Reading text
_ _ _ _

Artemy Magun: I think it is important that you and I talk about perestroika. First, because you were an active participant in perestroika and, from the viewpoint of our group, you are one of the few activists who have remained faithful to its emancipatory content. Second, because you and I both basically subscribe to the same assessment of the current conjuncture in Russia, although we part ways when it comes to perestroika. I have argued that it was a kind of revolution; while in your groundbreaking book you call it a restoration.

Twenty years separate us from the events of perestroika. That is a fairly long time historically: it is the same amount of time as separated perestroika itself from the end of the Thaw, in the Soviet Union, and the events of 1968, in Western Europe. However, the specificity of these serious historical events rests in the fact that they don’t contain their own meaning. Rather, this meaning is determined gradually and post factum, depending on how history unfolds after the events. Thus, as it fades gradually into the historical past, perestroika appears different today than it did twenty years ago. Its destructive, catastrophic import (something that only hardcore retrogrades insisted on during perestroika itself) has become obvious, as well as the fact that, although they actively helped Russia in the nineties, the western powers had an egoistic stake in weakening the country and returning it to the international “semi-periphery.” In their assessment of perestroika, your own works vigorously employ the broader historical context-both the internal history of the October Revolution, which perestroika consummated, and the history of Russia as a “peripheral empire” whose historical legacy was continued by the Soviet Union in its later phase.

_ _ _ _

Your tasks
a) Answer these questions from the perestroika text, each on its own line:
(i) What does Artemy Magun say he has argued perestroika was?
(ii) How many years separate the speakers from the events of perestroika?
(iii) To what international position did the western powers have a stake in returning Russia?
b) Quote the perestroika text word for word. Begin at the words "Artemy Magun: I think" and stop after "it a restoration.".

Data
_ _ _ _

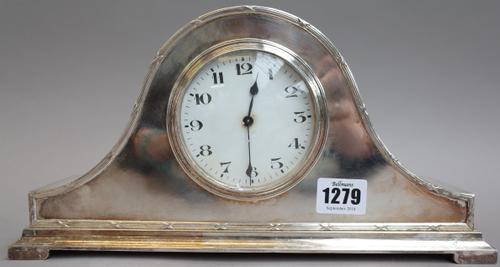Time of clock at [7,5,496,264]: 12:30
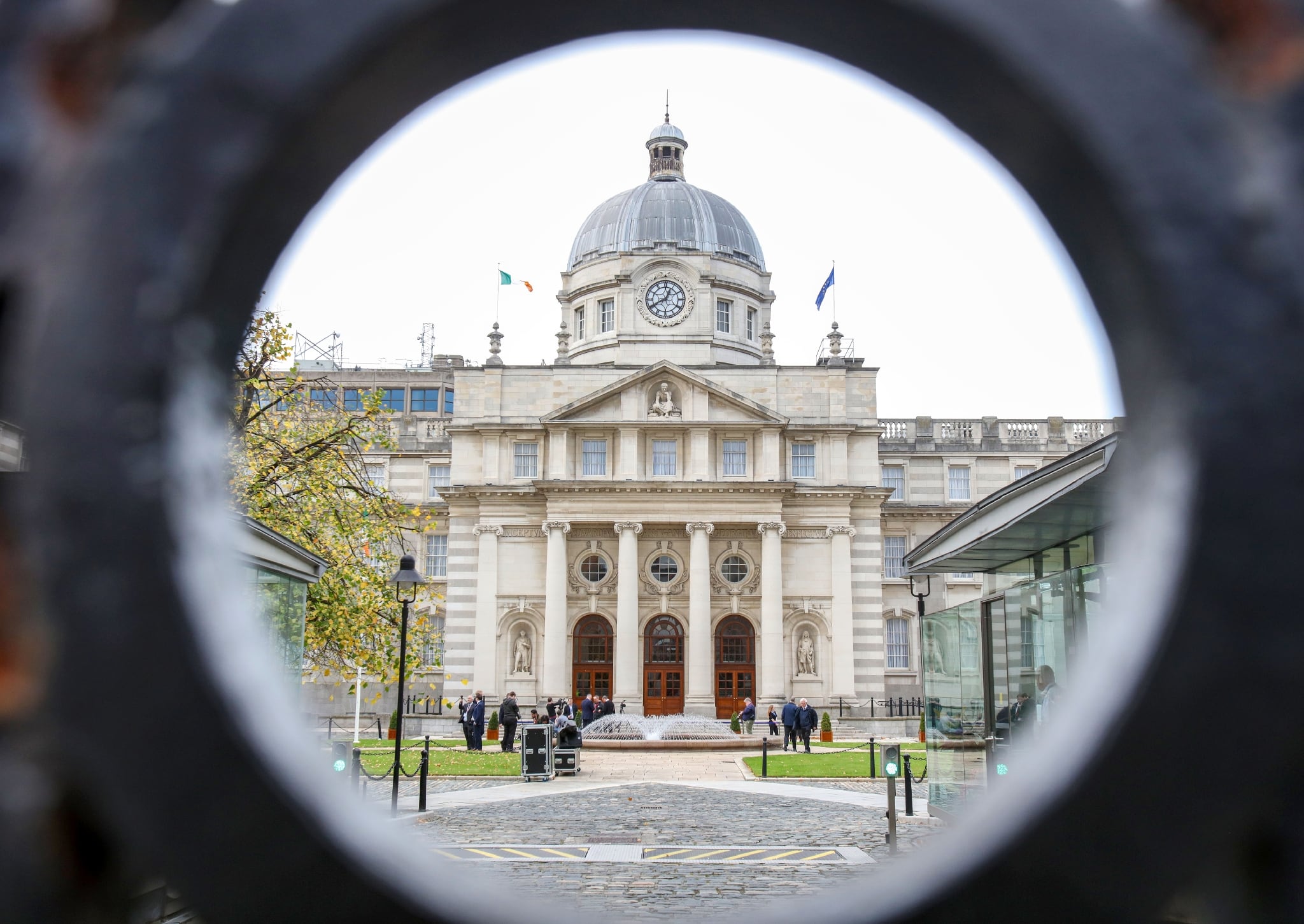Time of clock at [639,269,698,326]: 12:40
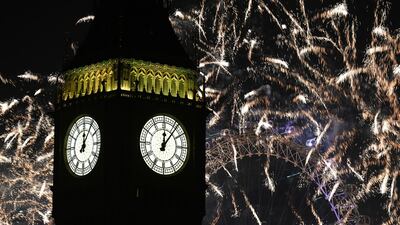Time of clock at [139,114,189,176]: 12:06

_ _ _ _

Solutions
a)
(i) A kind of revolution.
(ii) Twenty years.
(iii) The international "semi-periphery."

b)
Artemy Magun: I think it is important that you and I talk about perestroika. First, because you were an active participant in perestroika and, from the viewpoint of our group, you are one of the few activists who have remained faithful to its emancipatory content. Second, because you and I both basically subscribe to the same assessment of the current conjuncture in Russia, although we part ways when it comes to perestroika. I have argued that it was a kind of revolution; while in your groundbreaking book you call it a restoration.